Friday, July 31, 2015

1001 Nights

Good Morning Kids! Now its my time to learn something from your classmate Mishma and I have a commentary at it. She tells the story of A Thousand and One Nights:
In the original tale, a king, after finding out that his wife was unfaithful, develops a bitter and cynical view on women, and decides to punish all women in his land, by marrying and then killing them the next day. But one day, one of his brides, decides to tell him a story. She ends the night in a cliffhanger, which stops the king from killing her, so that she can continue the story the next day. Likewise, for a thousand and one nights, the woman kept telling stories, ending them in cliffhangers and starting stories within stories. All of these stories had unreliable narrators, complicated situations and morals, and made the king realize the complexity of human nature, and therefore that it's unfair to punish all women for one person's crime, so after his wife finishes the stories, he ends up making her his queen, and stopped his cruel practice.

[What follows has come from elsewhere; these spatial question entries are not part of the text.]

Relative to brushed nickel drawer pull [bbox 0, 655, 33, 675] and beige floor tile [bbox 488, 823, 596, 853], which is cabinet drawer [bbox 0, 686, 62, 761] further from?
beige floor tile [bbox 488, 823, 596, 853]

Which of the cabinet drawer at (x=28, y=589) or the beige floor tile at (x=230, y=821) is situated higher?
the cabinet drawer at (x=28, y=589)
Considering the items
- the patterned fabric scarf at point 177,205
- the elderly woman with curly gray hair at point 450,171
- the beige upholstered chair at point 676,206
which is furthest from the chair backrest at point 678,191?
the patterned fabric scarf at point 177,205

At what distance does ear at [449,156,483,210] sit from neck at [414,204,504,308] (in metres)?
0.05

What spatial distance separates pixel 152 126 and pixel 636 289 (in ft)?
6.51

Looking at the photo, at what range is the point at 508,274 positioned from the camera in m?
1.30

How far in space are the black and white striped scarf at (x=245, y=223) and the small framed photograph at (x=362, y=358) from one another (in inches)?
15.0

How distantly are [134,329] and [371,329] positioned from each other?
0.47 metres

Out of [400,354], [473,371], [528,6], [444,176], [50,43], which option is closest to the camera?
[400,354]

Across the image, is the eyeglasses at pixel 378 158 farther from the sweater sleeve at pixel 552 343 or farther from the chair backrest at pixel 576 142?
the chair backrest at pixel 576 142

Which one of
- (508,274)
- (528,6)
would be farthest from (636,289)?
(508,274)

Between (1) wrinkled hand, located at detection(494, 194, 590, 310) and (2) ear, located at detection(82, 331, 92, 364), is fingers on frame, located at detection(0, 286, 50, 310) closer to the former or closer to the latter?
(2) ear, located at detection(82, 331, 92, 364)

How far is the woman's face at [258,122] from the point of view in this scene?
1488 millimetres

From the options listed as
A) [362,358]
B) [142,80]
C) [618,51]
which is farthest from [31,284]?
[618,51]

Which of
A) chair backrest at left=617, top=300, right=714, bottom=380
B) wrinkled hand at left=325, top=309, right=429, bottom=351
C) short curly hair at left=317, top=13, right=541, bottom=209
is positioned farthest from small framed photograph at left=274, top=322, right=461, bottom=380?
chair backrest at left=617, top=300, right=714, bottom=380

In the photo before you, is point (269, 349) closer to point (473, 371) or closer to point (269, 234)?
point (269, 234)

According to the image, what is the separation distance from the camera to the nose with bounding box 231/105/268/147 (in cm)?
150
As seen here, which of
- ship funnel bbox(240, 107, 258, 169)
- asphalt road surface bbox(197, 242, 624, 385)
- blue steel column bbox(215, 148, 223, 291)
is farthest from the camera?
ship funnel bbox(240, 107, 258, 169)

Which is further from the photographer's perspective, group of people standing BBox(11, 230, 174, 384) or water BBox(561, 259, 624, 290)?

The bible, of course tells of A Thousand Years. So in the Arabian tale, the writer just changed years to nights. A thousand years in the Bible is the benchmark for a lifetime since the oldest man to have lived is Methuselah who was reported to die at 969 years old. Whether humans can live to that age is not we are talking about here, leave them to the archaeologists. We are saying A Thousand Years is forever. In saying A Thousand and One, meanwhile is to say forever and a day. Like everything and more. The best becomes better. I know this is exaggeration but who can blame romantic people.